TO DO
Output the records below as a JSON list of strings, one string per line, with blank lines left out. Leave the pictures out of the answer.

SUPPLIED RECORDS
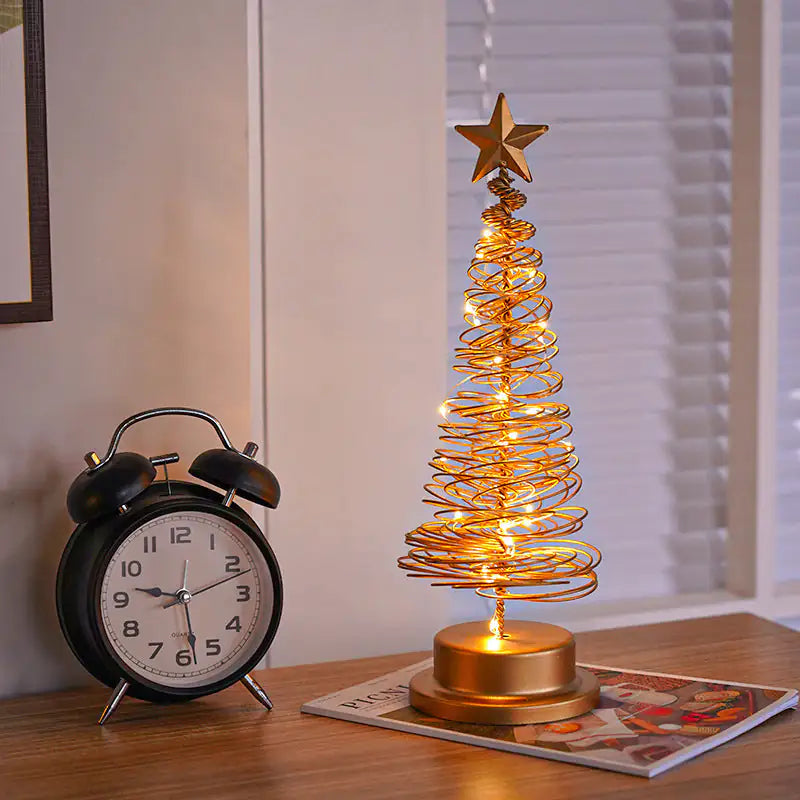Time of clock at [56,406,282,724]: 9:28
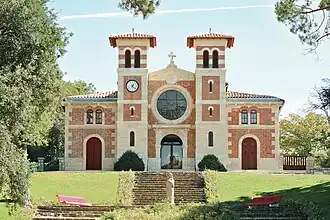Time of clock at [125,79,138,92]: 1:22
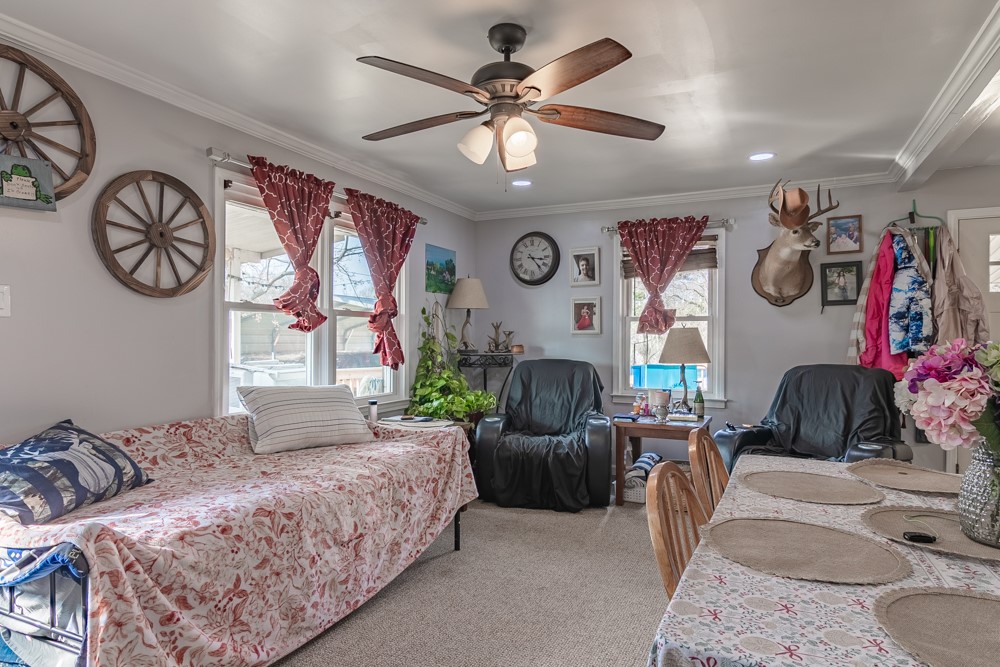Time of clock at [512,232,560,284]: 3:23
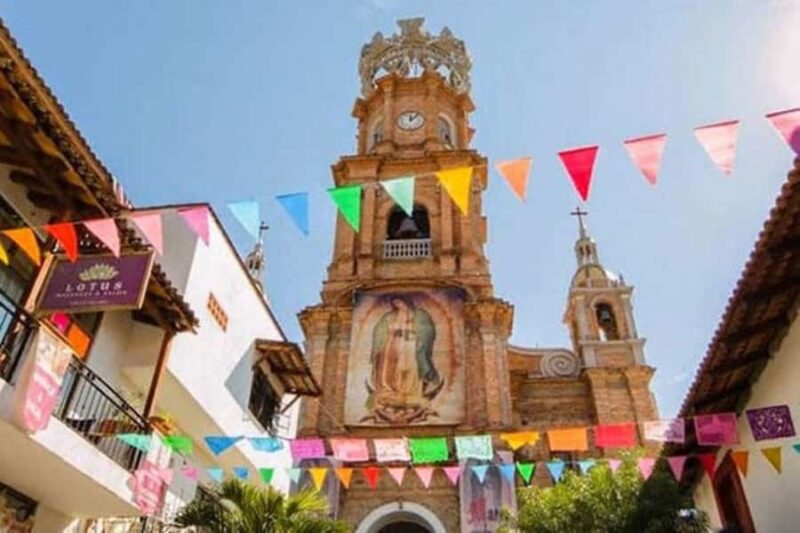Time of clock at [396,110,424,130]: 12:07
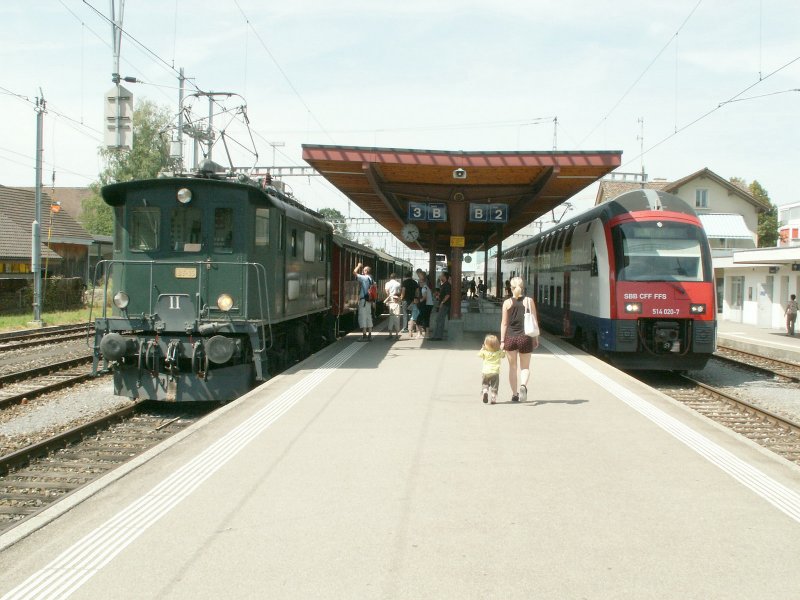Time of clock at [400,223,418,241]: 2:23
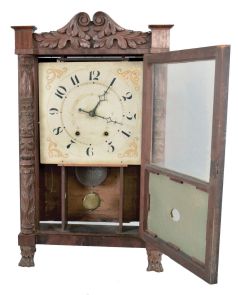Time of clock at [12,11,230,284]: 1:18
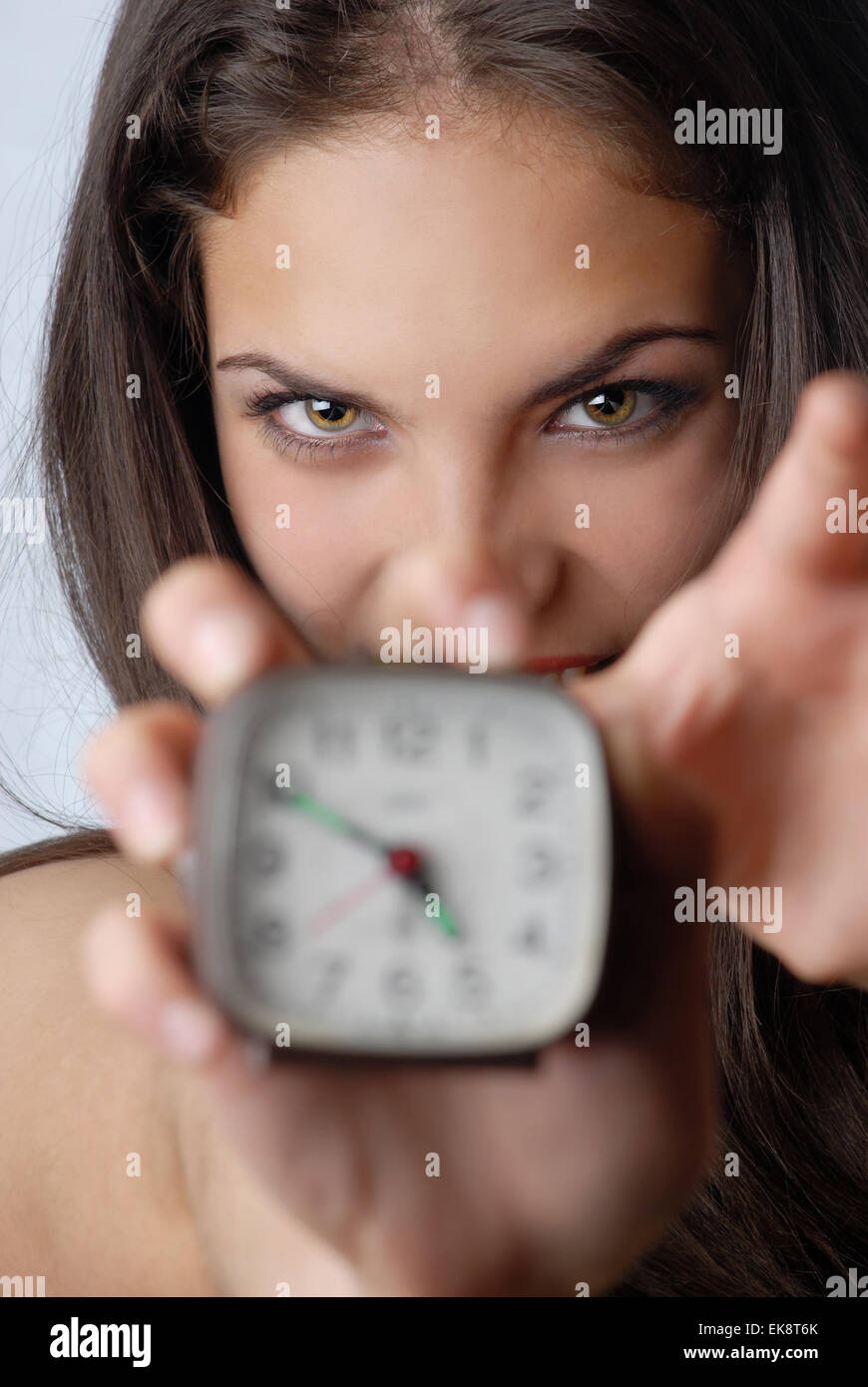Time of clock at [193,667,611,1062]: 4:49
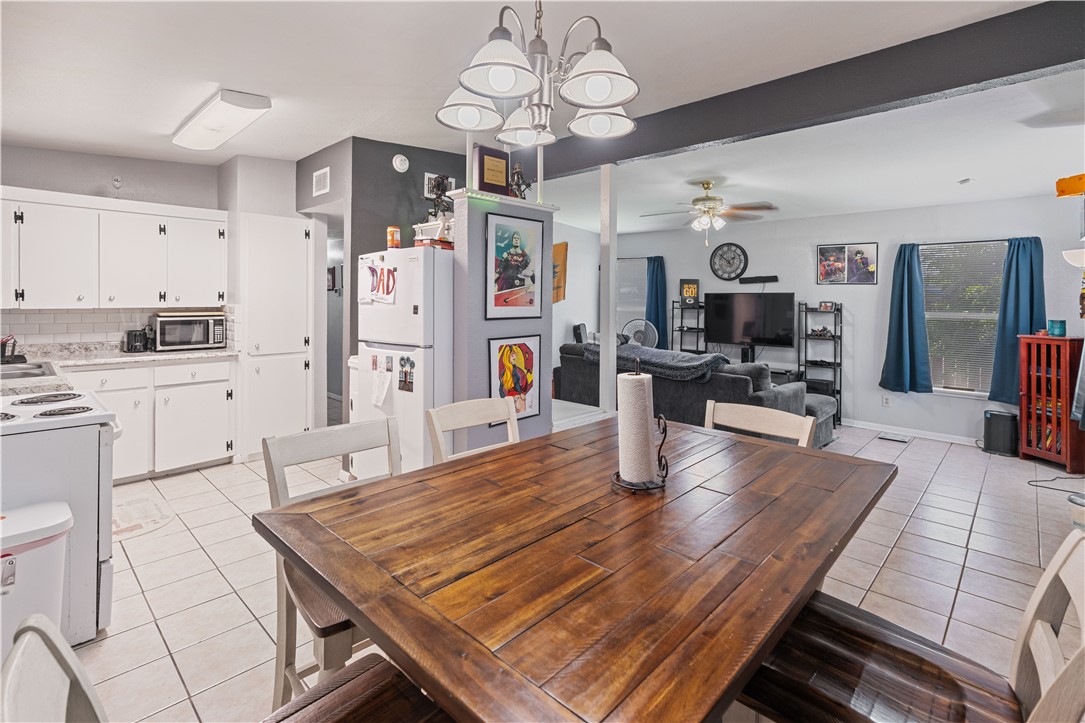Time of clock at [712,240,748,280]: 1:52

ANSWER TO THIS PROBLEM
[
  "Time of clock at [56,406,282,724]: 9:28",
  "Time of clock at [125,79,138,92]: 1:22",
  "Time of clock at [512,232,560,284]: 3:23",
  "Time of clock at [396,110,424,130]: 12:07",
  "Time of clock at [400,223,418,241]: 2:23",
  "Time of clock at [12,11,230,284]: 1:18",
  "Time of clock at [193,667,611,1062]: 4:49",
  "Time of clock at [712,240,748,280]: 1:52"
]